Roh Kudus memberikan tuntunan dan membimbing kita dalam menjalani kehidupan kita sehari-hari. Ia senantiasa mendampingi kita untuk menunjukkan jalan-jalan-Nya, bagaimana kita dapat hidup sesuai kebenaran Firman Tuhan, bahkan di tengah-tengah dunia yang semakin rusak ini. Hal penting yang menjadi bagian kita adalah untuk mendengarkan dengan penuh perhatian (to listen) dan bukan sekedar mendengar (to hear).
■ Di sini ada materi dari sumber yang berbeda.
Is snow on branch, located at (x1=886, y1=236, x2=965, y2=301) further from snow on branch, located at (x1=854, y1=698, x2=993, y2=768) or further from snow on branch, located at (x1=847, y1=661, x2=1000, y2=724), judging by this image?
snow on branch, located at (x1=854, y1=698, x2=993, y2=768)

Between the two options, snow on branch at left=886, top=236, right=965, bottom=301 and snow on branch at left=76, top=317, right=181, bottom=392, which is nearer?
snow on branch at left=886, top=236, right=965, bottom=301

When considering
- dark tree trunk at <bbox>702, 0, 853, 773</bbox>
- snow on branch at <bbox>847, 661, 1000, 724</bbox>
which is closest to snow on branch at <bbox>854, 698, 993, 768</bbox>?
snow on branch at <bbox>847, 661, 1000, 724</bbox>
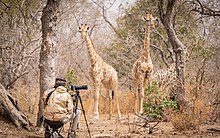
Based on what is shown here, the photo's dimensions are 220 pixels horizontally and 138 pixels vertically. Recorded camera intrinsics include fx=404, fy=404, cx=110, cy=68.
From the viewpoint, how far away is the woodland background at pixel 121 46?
11.2 meters

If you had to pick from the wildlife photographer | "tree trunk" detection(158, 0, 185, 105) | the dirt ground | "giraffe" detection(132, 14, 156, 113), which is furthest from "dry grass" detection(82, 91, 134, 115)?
the wildlife photographer

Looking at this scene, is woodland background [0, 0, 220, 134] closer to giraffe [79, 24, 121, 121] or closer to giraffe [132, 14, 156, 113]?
giraffe [79, 24, 121, 121]

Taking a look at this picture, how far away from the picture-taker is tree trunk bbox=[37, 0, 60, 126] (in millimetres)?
8602

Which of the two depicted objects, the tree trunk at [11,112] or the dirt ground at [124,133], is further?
the tree trunk at [11,112]

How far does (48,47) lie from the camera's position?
8.61 m

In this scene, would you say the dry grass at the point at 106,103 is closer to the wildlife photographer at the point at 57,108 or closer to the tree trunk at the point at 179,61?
the tree trunk at the point at 179,61

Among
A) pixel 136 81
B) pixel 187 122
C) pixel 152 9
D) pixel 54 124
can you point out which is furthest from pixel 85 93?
pixel 54 124

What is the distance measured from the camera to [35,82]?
17203 millimetres

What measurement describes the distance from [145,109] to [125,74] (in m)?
11.7

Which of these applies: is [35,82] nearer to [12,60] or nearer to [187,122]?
[12,60]

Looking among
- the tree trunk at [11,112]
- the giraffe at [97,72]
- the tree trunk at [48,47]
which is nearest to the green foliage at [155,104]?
the giraffe at [97,72]

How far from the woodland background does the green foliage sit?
0.59 metres

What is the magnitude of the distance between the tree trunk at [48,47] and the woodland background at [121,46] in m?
0.23

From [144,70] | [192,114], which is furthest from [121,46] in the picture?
[192,114]
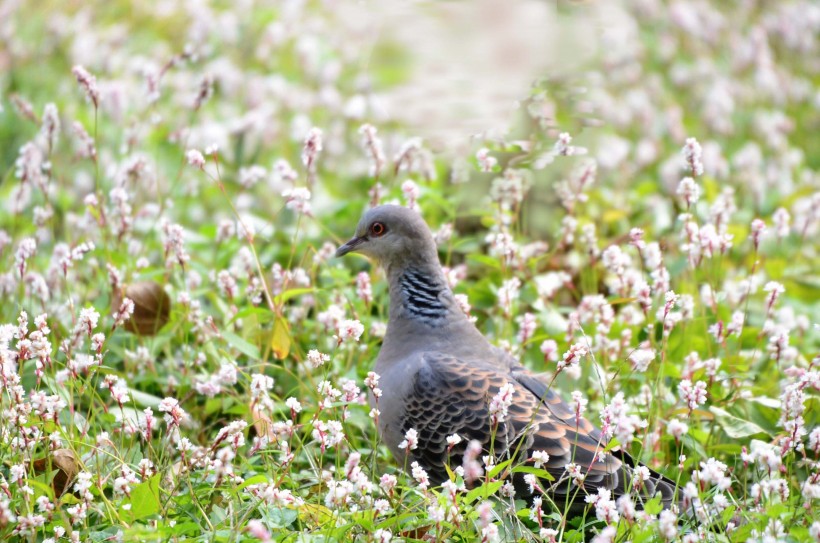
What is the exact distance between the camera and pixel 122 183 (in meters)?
4.54

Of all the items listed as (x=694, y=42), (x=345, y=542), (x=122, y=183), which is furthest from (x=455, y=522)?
(x=694, y=42)

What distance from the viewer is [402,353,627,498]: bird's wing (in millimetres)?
3480

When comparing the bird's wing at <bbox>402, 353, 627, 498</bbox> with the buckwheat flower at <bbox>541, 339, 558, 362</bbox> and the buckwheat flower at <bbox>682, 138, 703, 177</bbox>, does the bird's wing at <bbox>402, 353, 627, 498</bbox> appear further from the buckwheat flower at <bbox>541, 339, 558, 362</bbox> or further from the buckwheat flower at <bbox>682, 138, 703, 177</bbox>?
the buckwheat flower at <bbox>682, 138, 703, 177</bbox>

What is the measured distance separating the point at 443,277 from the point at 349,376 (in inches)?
23.2

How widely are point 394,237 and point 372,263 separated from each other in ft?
2.70

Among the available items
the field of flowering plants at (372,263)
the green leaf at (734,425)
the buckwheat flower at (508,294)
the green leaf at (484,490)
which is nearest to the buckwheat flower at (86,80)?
the field of flowering plants at (372,263)

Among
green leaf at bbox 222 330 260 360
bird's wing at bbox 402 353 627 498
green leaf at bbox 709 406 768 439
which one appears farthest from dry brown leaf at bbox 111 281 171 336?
green leaf at bbox 709 406 768 439

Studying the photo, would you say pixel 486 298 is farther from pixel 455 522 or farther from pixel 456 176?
pixel 455 522

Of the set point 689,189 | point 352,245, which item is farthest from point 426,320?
point 689,189

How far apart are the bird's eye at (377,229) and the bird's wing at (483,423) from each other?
1.98 ft

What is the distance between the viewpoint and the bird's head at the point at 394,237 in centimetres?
403

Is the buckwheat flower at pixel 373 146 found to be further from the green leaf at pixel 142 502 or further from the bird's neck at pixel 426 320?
the green leaf at pixel 142 502

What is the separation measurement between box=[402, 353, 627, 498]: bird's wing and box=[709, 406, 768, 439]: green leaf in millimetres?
634

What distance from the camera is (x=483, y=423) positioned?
3545 mm
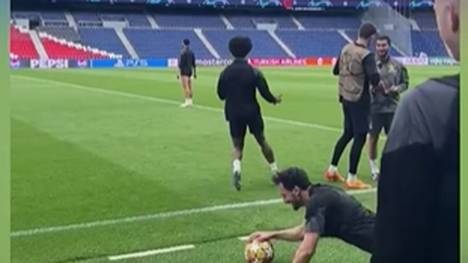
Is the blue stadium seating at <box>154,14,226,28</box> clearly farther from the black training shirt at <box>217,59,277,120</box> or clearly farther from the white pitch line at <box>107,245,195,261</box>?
the white pitch line at <box>107,245,195,261</box>

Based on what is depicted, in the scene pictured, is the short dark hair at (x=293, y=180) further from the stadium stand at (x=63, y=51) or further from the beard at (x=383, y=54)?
the stadium stand at (x=63, y=51)

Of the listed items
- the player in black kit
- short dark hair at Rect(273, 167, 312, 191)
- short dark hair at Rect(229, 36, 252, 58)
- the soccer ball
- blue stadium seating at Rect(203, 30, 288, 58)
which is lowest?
blue stadium seating at Rect(203, 30, 288, 58)

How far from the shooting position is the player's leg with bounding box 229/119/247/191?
309 inches

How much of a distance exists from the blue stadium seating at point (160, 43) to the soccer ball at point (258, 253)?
1764 inches

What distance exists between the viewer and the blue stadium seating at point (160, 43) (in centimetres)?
4966

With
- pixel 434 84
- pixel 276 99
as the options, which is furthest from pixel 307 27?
pixel 434 84

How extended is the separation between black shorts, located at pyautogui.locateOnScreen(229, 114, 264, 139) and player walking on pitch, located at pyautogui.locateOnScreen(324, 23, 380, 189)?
0.94 metres

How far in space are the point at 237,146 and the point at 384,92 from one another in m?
1.70

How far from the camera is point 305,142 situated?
37.7 feet

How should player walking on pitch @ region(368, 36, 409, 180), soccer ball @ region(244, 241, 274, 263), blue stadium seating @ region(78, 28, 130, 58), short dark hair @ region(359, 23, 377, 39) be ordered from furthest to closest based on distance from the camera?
blue stadium seating @ region(78, 28, 130, 58) → player walking on pitch @ region(368, 36, 409, 180) → short dark hair @ region(359, 23, 377, 39) → soccer ball @ region(244, 241, 274, 263)

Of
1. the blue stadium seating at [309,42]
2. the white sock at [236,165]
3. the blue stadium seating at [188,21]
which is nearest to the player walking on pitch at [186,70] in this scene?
the white sock at [236,165]

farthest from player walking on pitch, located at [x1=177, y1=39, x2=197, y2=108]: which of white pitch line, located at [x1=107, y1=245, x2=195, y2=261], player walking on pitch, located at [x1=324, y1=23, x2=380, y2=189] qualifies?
white pitch line, located at [x1=107, y1=245, x2=195, y2=261]

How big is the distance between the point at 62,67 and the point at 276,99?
3917cm

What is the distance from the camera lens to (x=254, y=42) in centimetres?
5309
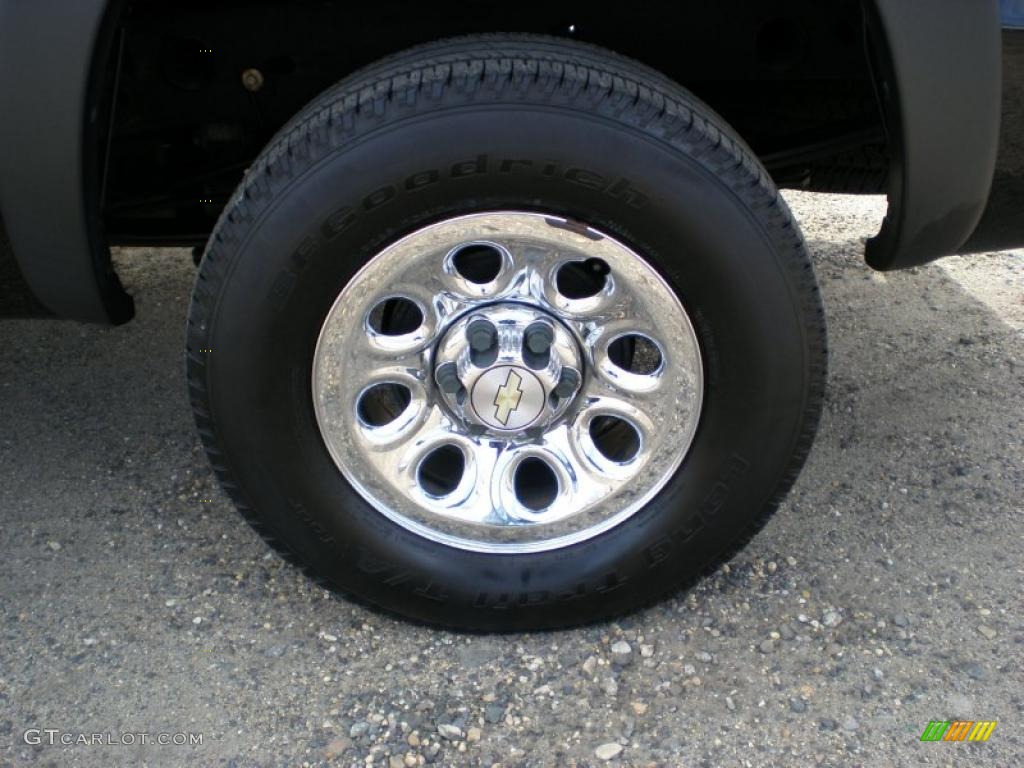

“Hai anakku, perhatikanlah perkataanku, arahkanlah telingamu kepada ucapanku; janganlah semuanya itu menjauh dari matamu, simpanlah itu di lubuk hatimu.” -Amsal 4:20-21

 

  1. The Voice of Obedience

Roh Kudus memperdengarkan suara ketaatan, yaitu kebenaran Firman Tuhan yang harus kita kerjakan di dalam hidup kita. Ketaatan kita untuk bertindak sesuai dengan kebenaran-Nya inilah yang akan membuat hidup kita terus ditransformasi dan bahkan berbuah, menjadi berkat dan inspirasi bagi banyak orang.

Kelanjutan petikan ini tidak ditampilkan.